What you have to do: Pick out every line in the items below that contains the string "farthest", and copy each one. Case counts.

• • • • •

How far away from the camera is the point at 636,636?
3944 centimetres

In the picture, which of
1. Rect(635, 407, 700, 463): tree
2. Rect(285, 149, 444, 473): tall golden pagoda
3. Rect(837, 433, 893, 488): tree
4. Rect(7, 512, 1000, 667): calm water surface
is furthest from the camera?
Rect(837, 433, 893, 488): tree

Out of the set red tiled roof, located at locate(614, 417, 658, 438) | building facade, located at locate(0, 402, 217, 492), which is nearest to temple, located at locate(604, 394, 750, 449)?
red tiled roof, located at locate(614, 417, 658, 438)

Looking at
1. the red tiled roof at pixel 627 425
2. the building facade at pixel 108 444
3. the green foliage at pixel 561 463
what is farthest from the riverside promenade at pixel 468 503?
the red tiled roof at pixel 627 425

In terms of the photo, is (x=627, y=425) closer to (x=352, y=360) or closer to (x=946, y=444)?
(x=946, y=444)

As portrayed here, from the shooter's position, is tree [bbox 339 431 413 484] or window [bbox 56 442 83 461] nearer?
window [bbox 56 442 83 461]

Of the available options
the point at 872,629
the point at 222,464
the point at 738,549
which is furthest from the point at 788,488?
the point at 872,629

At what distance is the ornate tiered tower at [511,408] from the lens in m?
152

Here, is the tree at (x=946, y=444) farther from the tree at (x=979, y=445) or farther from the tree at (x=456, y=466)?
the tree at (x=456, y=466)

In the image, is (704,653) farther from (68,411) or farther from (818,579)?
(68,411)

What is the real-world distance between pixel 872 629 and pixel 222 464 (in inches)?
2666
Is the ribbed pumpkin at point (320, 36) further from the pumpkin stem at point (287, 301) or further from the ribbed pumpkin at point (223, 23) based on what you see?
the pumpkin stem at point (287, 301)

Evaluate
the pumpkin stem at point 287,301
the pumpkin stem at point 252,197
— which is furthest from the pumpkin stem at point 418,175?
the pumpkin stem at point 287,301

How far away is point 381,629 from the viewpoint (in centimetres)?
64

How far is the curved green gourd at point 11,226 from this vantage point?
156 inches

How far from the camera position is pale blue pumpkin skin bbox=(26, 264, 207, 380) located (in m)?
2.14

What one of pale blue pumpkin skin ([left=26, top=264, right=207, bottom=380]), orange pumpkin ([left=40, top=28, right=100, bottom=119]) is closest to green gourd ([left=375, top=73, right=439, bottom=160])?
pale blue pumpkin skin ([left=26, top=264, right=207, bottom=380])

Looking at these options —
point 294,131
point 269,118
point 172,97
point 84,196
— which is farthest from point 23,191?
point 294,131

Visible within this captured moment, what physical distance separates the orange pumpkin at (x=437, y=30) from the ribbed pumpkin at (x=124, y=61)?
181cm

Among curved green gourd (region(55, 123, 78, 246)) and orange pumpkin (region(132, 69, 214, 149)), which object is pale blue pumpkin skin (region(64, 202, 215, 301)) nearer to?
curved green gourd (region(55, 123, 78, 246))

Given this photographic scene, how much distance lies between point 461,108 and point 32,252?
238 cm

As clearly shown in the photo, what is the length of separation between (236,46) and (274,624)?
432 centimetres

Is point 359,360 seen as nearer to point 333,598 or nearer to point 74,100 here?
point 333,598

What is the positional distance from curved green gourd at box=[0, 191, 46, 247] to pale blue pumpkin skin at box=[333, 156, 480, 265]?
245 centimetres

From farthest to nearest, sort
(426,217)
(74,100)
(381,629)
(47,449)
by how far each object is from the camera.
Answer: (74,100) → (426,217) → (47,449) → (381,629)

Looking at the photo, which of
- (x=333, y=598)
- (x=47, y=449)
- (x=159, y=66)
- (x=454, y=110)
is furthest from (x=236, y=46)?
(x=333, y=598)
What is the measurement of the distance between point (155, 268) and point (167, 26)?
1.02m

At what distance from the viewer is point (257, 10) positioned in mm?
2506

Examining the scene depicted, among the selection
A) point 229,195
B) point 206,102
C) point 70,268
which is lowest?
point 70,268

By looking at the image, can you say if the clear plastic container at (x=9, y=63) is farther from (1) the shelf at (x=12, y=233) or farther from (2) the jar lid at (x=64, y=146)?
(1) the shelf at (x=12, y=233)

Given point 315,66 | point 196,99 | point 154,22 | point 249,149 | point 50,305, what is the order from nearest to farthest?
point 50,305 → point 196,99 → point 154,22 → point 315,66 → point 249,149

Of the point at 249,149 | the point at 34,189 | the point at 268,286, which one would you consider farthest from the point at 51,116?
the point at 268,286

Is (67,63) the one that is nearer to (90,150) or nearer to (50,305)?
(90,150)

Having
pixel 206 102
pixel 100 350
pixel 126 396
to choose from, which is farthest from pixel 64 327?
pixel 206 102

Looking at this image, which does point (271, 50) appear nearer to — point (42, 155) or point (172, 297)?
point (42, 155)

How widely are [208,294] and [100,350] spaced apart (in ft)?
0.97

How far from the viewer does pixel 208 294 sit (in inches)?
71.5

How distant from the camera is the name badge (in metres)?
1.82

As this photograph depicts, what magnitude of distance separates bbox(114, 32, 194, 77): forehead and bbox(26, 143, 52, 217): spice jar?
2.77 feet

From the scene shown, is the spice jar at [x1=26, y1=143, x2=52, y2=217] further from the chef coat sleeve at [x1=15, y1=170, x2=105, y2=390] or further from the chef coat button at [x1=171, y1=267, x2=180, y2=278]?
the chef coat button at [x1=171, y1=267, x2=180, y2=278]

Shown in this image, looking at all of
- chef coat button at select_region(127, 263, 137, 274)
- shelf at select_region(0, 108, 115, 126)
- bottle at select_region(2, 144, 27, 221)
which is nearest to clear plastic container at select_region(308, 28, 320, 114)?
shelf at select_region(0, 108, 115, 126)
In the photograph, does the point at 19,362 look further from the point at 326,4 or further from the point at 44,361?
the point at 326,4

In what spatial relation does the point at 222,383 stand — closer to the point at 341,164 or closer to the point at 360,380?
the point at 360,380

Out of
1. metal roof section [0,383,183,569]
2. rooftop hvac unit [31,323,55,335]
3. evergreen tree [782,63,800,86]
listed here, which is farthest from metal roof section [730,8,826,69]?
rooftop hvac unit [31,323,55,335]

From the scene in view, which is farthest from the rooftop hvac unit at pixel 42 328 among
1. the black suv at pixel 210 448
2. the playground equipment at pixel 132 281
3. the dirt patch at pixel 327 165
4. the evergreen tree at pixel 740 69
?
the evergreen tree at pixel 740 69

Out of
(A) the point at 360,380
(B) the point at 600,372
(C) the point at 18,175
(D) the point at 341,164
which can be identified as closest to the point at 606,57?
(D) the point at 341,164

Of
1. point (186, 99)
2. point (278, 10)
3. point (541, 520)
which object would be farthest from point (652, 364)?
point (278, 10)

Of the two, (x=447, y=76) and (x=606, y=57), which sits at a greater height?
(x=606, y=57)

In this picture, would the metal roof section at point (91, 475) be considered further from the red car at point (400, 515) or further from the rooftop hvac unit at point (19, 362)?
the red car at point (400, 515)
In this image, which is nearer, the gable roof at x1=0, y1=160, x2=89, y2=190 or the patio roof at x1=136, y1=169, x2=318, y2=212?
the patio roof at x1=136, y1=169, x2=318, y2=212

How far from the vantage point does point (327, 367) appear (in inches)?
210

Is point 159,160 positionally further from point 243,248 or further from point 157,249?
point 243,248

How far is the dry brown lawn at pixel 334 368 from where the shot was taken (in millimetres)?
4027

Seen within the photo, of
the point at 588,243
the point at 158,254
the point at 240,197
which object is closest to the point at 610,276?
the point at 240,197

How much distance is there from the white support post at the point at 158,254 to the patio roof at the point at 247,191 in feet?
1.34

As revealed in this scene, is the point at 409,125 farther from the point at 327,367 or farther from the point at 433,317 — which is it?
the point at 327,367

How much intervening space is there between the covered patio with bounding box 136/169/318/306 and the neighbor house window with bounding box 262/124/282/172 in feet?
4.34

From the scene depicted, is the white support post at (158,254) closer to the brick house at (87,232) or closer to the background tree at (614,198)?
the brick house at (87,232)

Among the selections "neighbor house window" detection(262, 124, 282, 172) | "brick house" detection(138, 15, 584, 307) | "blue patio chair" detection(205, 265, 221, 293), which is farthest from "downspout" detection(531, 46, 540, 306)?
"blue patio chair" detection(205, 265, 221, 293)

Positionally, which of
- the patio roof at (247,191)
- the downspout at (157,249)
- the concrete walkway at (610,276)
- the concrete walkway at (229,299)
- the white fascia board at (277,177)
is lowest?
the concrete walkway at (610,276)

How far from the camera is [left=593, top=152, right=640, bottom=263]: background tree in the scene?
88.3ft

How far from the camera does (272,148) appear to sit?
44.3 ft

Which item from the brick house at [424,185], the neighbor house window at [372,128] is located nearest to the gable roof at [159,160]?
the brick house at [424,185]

• • • • •

Worked answer:
what is farthest from the riverside promenade at pixel 468 503?
— which is farthest from point 23,191?
From farthest to nearest, sort
Given point 315,66 | point 196,99 | point 154,22 | point 249,149 | point 50,305, what is the order from nearest to farthest?
Of the point at 249,149 | the point at 34,189 | the point at 268,286, which one would you consider farthest from the point at 51,116?
to choose from, which is farthest from pixel 64 327?
listed here, which is farthest from metal roof section [730,8,826,69]?
From the scene in view, which is farthest from the rooftop hvac unit at pixel 42 328 among
which object would be farthest from point (652, 364)?
Among the selections "neighbor house window" detection(262, 124, 282, 172) | "brick house" detection(138, 15, 584, 307) | "blue patio chair" detection(205, 265, 221, 293), which is farthest from "downspout" detection(531, 46, 540, 306)?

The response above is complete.